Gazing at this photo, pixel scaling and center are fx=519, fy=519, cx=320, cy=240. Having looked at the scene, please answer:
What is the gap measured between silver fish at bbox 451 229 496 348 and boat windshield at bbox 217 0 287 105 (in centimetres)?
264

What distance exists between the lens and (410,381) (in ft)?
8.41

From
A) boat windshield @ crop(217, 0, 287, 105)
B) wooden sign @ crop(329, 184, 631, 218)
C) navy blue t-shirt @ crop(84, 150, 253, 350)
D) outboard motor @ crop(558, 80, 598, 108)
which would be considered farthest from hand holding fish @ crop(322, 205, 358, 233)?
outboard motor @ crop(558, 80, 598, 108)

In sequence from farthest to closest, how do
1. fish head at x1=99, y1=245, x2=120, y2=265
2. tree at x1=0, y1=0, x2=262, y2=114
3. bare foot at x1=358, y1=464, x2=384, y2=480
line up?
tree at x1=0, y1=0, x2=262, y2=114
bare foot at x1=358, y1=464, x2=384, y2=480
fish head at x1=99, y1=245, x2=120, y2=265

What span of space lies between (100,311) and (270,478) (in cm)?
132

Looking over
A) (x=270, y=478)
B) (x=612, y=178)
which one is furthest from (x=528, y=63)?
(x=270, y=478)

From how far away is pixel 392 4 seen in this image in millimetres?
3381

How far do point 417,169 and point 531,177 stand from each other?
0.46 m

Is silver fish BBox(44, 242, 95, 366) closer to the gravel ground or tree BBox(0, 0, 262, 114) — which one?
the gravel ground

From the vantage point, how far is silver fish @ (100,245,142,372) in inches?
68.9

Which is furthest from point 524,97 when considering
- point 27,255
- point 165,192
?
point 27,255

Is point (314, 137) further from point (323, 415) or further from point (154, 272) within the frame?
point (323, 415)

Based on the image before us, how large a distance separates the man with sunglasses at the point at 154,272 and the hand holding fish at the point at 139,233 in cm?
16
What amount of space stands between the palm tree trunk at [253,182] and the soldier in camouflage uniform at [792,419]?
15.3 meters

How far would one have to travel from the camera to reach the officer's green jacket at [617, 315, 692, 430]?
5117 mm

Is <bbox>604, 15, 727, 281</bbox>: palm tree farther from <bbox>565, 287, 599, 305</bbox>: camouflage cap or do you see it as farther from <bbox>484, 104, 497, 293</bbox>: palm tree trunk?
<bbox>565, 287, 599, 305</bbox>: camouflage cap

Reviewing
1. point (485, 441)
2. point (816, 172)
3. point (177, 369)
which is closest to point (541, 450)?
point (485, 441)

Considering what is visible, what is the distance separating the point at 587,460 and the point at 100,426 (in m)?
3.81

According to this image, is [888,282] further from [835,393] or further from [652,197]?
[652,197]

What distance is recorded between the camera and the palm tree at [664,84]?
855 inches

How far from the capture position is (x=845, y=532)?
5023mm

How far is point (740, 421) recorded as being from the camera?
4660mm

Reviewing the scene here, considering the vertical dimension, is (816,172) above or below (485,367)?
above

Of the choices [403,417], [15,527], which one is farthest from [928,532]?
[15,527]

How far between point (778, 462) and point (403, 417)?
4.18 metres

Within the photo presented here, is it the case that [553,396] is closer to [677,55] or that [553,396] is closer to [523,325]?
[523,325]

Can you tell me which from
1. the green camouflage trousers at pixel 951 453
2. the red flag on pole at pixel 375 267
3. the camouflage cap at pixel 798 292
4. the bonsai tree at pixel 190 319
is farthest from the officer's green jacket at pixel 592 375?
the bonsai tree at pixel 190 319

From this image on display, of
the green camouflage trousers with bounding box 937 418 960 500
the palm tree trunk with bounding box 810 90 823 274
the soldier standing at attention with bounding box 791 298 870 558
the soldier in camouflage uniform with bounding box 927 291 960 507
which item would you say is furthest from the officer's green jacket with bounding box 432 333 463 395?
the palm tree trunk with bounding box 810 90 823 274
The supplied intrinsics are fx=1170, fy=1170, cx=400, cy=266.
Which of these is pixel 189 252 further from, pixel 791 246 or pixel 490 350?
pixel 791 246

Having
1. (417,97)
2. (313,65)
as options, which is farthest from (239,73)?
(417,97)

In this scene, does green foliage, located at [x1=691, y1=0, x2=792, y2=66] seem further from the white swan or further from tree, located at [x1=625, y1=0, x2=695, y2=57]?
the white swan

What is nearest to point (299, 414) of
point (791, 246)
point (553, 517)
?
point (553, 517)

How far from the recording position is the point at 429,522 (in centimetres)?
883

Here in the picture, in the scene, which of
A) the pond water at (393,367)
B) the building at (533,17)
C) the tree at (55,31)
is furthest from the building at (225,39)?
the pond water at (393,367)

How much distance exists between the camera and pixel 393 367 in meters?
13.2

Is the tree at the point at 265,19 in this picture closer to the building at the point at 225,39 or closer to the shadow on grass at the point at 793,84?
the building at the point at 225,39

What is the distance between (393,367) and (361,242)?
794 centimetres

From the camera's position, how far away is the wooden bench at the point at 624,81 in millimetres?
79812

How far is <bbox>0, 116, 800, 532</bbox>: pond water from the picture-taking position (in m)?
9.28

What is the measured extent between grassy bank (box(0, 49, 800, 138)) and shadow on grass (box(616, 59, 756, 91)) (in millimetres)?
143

^^^^

Quote all of the lines above word for word, from the first to the last.

**Exercise response:**
Gazing at this photo, pixel scaling and center are fx=519, fy=519, cx=320, cy=240. Having looked at the scene, please answer:
What is the gap measured between silver fish at bbox 451 229 496 348 and boat windshield at bbox 217 0 287 105 (in centimetres)?
264

What distance exists between the lens and (410,381) (in ft)?
8.41

From
A) boat windshield @ crop(217, 0, 287, 105)
B) wooden sign @ crop(329, 184, 631, 218)
C) navy blue t-shirt @ crop(84, 150, 253, 350)
D) outboard motor @ crop(558, 80, 598, 108)
which would be considered farthest from hand holding fish @ crop(322, 205, 358, 233)?
outboard motor @ crop(558, 80, 598, 108)

In sequence from farthest to closest, how do
1. fish head at x1=99, y1=245, x2=120, y2=265
2. tree at x1=0, y1=0, x2=262, y2=114
3. bare foot at x1=358, y1=464, x2=384, y2=480
line up?
tree at x1=0, y1=0, x2=262, y2=114
bare foot at x1=358, y1=464, x2=384, y2=480
fish head at x1=99, y1=245, x2=120, y2=265

What span of space lies between (100,311) and (270,478) (in cm)?
132

Looking over
A) (x=270, y=478)
B) (x=612, y=178)
which one is furthest from (x=528, y=63)?
(x=270, y=478)

From how far away is pixel 392 4 seen in this image in millimetres?
3381

How far do point 417,169 and point 531,177 stand from each other?
0.46 m

Is silver fish BBox(44, 242, 95, 366) closer to the gravel ground or tree BBox(0, 0, 262, 114) — which one?
the gravel ground

From the vantage point, how far is silver fish @ (100,245,142,372) in inches?
68.9

Which is furthest from point 524,97 when considering
- point 27,255
- point 165,192
?
point 27,255

Is point (314, 137) further from point (323, 415) or further from point (154, 272) within the frame?
point (323, 415)

Based on the image before us, how large a distance separates the man with sunglasses at the point at 154,272 and the hand holding fish at the point at 139,233 in cm?
16
What amount of space stands between the palm tree trunk at [253,182] and the soldier in camouflage uniform at [792,419]?
15.3 meters

How far would one have to travel from the camera to reach the officer's green jacket at [617, 315, 692, 430]?
5117 mm

Is <bbox>604, 15, 727, 281</bbox>: palm tree farther from <bbox>565, 287, 599, 305</bbox>: camouflage cap or do you see it as farther from <bbox>484, 104, 497, 293</bbox>: palm tree trunk?
<bbox>565, 287, 599, 305</bbox>: camouflage cap

Reviewing
1. point (485, 441)
2. point (816, 172)
3. point (177, 369)
which is closest to point (541, 450)?
point (485, 441)

Considering what is visible, what is the distance separating the point at 587,460 and the point at 100,426 (in m)?
3.81

According to this image, is [888,282] further from [835,393] or further from [652,197]?
[652,197]

What distance is recorded between the camera and the palm tree at [664,84]?
855 inches

How far from the capture position is (x=845, y=532)?
5023mm

How far is point (740, 421) recorded as being from the camera?
4660mm

Reviewing the scene here, considering the vertical dimension, is (816,172) above or below (485,367)?
above

Of the choices [403,417], [15,527], which one is farthest from [928,532]?
[15,527]

How far between point (778, 462) and point (403, 417)?
4.18 metres

Within the photo presented here, is it the case that [553,396] is closer to [677,55] or that [553,396] is closer to [523,325]?
[523,325]

Can you tell me which from
1. the green camouflage trousers at pixel 951 453
2. the red flag on pole at pixel 375 267
3. the camouflage cap at pixel 798 292
4. the bonsai tree at pixel 190 319
is farthest from the officer's green jacket at pixel 592 375?
the bonsai tree at pixel 190 319

From this image on display, of
the green camouflage trousers with bounding box 937 418 960 500
the palm tree trunk with bounding box 810 90 823 274
the soldier standing at attention with bounding box 791 298 870 558
the soldier in camouflage uniform with bounding box 927 291 960 507
which item would you say is furthest from the officer's green jacket with bounding box 432 333 463 395?
the palm tree trunk with bounding box 810 90 823 274
The supplied intrinsics are fx=1170, fy=1170, cx=400, cy=266.
Which of these is pixel 189 252 further from, pixel 791 246 or pixel 490 350?
pixel 791 246

Having
1. (417,97)
2. (313,65)
as options, which is farthest from (239,73)?
(417,97)

In this scene, does green foliage, located at [x1=691, y1=0, x2=792, y2=66] seem further from the white swan or further from tree, located at [x1=625, y1=0, x2=695, y2=57]?
the white swan

What is nearest to point (299, 414) of
point (791, 246)
point (553, 517)
?
point (553, 517)

How far from the recording position is the point at 429,522 (in centimetres)?
883

Here in the picture, in the scene, which of
A) the pond water at (393,367)
B) the building at (533,17)
C) the tree at (55,31)
is furthest from the building at (225,39)?
the pond water at (393,367)

How much distance exists between the camera and pixel 393 367 in meters?
13.2

Is the tree at the point at 265,19 in this picture closer to the building at the point at 225,39 or closer to the shadow on grass at the point at 793,84?
the building at the point at 225,39

What is the distance between (393,367) and (361,242)?
794 centimetres

From the camera's position, how far away is the wooden bench at the point at 624,81 in millimetres?
79812

How far is <bbox>0, 116, 800, 532</bbox>: pond water from the picture-taking position (in m)?
9.28

What is the measured extent between grassy bank (box(0, 49, 800, 138)) and shadow on grass (box(616, 59, 756, 91)) (in millimetres)?
143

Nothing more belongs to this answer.